İnsanlık, tarih boyunca kendisini tanımlama ihtiyacı hissetmiş ve bunu yaparken de “ben ve diğerleri” olgusu belirleyici faktör olmuştur. Bu ‘ben’in içinde aile, ırk, inançlar, dünya görüşü, cinsel yönelim/kimlik, fiziksel özellikler, içinde bulunduğu coğrafya ve toplumun kültürel yapısı ile ve siyasi konjonktür etkili olmuştur. ‘Diğerleri’ ise bunun dışında kalanlardır ve tüm bunlarla birlikte öznenin/toplumun, yukarda saydığım olgulara kendisini ne kadar “ait” hissettiği, kimliğini tanımlamada en belirleyici faktördür. 

Buradaki en belirleyici faktör “aidiyet” hissiyatıdır.
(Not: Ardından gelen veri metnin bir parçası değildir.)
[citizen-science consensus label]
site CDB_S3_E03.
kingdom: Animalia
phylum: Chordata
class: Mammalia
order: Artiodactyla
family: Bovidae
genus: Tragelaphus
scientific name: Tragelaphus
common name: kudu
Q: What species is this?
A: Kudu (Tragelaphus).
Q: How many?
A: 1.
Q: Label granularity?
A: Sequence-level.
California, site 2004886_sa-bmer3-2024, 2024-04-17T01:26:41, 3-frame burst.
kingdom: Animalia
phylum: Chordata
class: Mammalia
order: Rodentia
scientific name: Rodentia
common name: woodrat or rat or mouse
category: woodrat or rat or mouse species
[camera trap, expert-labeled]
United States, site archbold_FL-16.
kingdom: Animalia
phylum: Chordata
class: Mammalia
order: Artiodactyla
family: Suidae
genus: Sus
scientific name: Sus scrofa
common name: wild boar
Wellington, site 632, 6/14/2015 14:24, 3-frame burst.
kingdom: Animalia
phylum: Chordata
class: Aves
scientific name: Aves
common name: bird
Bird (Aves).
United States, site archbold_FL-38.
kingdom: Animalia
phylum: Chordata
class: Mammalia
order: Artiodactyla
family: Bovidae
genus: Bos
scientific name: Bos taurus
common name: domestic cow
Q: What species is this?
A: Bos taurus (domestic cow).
Çünkü özneler; içinde bulunmak istedikleri grupları, toplulukları, arkadaş seçimlerini aidiyet olgusu üzerinden belirler. Bu seçimlerdeki en temel faktör, öznenin diğer özneler ve topluluklarla kendi benliği içinde kesişebildiği ölçüde ilişkilenmeler kurar. Bu yüzden bir öznenin diğer özneler/topluluklarla ilişkilenme biçimi aynı düzeyde değildir. 

Özne, kimi özneler topluluklarla inanç üzerinden kesişme durumundadır. Kendisini ait hissedebildiği için rahat bir şekilde ve güvende hissederek ilişkilenmelerde bulunurken; yine inanç üzerinden aidiyet hissi oluşmadığı için cinsel yönelim/kimlik veya aile yapısı üzerine yada kültürel konularda kesişmediği zaman rahat ve güvende hissedemeyebiliyor. Kısaca özetleyecek olursak tüm ilişkilenme biçimlerinde kendini ait hissedebildiğin kadarsın.